* [What you need to do]
(A) Rewrite the records as a Markdown table with columns Row and Line, one row per line, starting with the line containing "Shown in this" and going on through the line containing "Answer: 162". Omit blank lines and leave the pictures out.
(B) Extend the forum discussion on cooking tender stew meat from where it stops.

* [Provided passage]

Get a fatty/high connective tissue cut of meat and cook it for hours. If the stew boils during that time, it's not the end of the world.


----------



## ma facon (Dec 16, 2004)

Scott, Very true, Well said.:chef:


----------



## suzanne (May 26, 2001)

Right you are -- to some extent.  Especially about the pressure cooker, which brings liquid to higher than boiling point. But it is the *pressure* that works to tenderize the meat, not the temperature.

I was just trying to get across that what cato47 refers to as "grainyness" is actually tough, overcooked muscle fibers -- more likely to occur when meat is cooked at too high a temperature for too long. There are many factors that affect the tenderness of cooked meat, starting with the cut and moving on to the cooking method, cooking temperature, cooking time, and even the resting period after cooking. And while it's true that the liquid in a stew or braise won't go higher than 212F/100C, you really don't want to keep the temperature up there for the whole cooking period. Why have to undo what need not have happened to such an extent in the first place?

* [Dataset content]
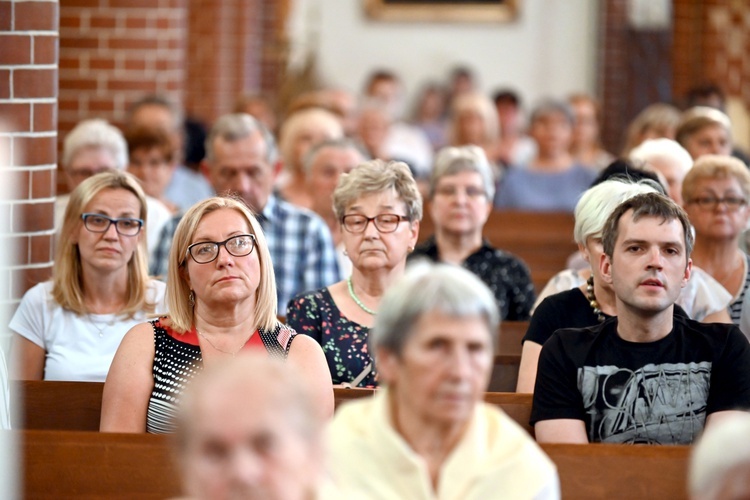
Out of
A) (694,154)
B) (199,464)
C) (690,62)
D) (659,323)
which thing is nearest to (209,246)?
(659,323)

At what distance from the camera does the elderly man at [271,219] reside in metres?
5.95

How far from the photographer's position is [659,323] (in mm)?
3727

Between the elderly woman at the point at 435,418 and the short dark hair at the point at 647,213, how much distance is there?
1234mm

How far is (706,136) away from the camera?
6746 millimetres

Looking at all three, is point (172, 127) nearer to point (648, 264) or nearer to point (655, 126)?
point (655, 126)

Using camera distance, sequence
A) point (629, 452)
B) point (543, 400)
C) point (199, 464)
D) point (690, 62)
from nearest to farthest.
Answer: point (199, 464) < point (629, 452) < point (543, 400) < point (690, 62)

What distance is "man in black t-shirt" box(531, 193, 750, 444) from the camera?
3.67 m

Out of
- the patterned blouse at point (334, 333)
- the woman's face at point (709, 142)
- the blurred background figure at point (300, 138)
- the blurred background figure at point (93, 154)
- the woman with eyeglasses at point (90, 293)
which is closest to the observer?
the patterned blouse at point (334, 333)

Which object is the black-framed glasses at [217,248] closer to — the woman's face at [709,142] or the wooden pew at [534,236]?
the wooden pew at [534,236]

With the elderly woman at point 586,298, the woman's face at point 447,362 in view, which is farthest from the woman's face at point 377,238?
the woman's face at point 447,362

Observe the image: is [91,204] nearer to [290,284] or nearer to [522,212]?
[290,284]

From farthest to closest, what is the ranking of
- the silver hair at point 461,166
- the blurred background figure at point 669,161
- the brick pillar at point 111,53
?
the brick pillar at point 111,53
the blurred background figure at point 669,161
the silver hair at point 461,166

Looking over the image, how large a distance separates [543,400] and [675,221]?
649 millimetres

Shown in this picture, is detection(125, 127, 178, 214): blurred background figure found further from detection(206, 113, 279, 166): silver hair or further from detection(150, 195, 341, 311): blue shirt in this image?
detection(150, 195, 341, 311): blue shirt
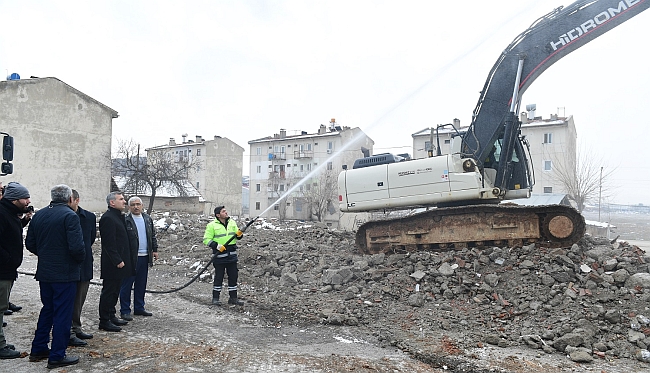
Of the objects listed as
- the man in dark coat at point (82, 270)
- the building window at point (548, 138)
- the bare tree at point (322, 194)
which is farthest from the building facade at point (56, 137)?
the building window at point (548, 138)

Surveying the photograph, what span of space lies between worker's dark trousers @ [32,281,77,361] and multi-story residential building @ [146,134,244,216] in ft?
Answer: 162

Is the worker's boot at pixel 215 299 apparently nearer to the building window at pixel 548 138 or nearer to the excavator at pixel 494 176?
the excavator at pixel 494 176

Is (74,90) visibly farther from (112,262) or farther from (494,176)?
(494,176)

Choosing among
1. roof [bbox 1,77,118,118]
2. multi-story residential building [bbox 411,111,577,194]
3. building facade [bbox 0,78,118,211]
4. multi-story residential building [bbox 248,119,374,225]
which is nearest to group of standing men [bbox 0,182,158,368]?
building facade [bbox 0,78,118,211]

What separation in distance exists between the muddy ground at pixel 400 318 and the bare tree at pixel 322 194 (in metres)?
30.3

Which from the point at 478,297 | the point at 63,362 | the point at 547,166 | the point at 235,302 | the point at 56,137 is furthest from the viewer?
the point at 547,166

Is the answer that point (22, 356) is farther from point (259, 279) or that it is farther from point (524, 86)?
point (524, 86)

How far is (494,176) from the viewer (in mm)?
9922

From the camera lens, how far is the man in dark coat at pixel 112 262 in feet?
20.7

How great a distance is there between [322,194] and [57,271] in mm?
36583

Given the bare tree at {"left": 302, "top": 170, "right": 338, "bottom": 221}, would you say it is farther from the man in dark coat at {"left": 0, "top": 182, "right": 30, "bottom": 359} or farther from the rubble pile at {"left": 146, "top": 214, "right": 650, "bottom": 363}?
the man in dark coat at {"left": 0, "top": 182, "right": 30, "bottom": 359}

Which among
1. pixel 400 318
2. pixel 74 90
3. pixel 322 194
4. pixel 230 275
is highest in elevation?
pixel 74 90

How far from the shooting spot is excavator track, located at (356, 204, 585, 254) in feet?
29.7

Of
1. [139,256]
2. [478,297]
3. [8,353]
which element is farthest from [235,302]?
[478,297]
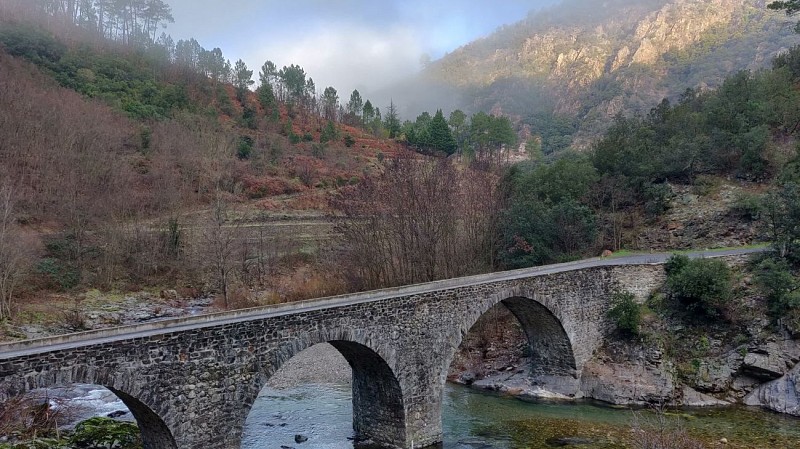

* [Answer set]
(A)
| Row | Line |
|---|---|
| 1 | Shown in this picture, is detection(125, 127, 178, 214): blurred background figure found further from detection(206, 113, 279, 166): silver hair or further from detection(150, 195, 341, 311): blue shirt in this image? |
| 2 | detection(150, 195, 341, 311): blue shirt |
| 3 | Of the objects listed as |
| 4 | - the man in dark coat at point (82, 270) |
| 5 | - the building window at point (548, 138) |
| 6 | - the bare tree at point (322, 194) |
| 7 | which is farthest from the building facade at point (56, 137)? |
| 8 | the building window at point (548, 138) |
| 9 | Surveying the photograph, what span of space lies between worker's dark trousers @ [32,281,77,361] and multi-story residential building @ [146,134,244,216] in ft? |
| 10 | Answer: 162 |

(B)
The best -- perfectly rare -- roast leg of lamb I ever made (from Paula Wolfert's _The Slow Mediterranean Kitchen_) starts in an oven heated to 450F then immediately turned down to 250 and cooked for at least 2 hours, then rested for another 15 to 20 minutes. And think about sous vide cooking, in which the surrounding water rarely goes above a gentle simmer. I'm sticking with low and slow! :lol:


----------



## kuan (Jun 11, 2001)

So you guys don't think that boiling the juices in the meat will result in a tough piece of meat?

Yeah right...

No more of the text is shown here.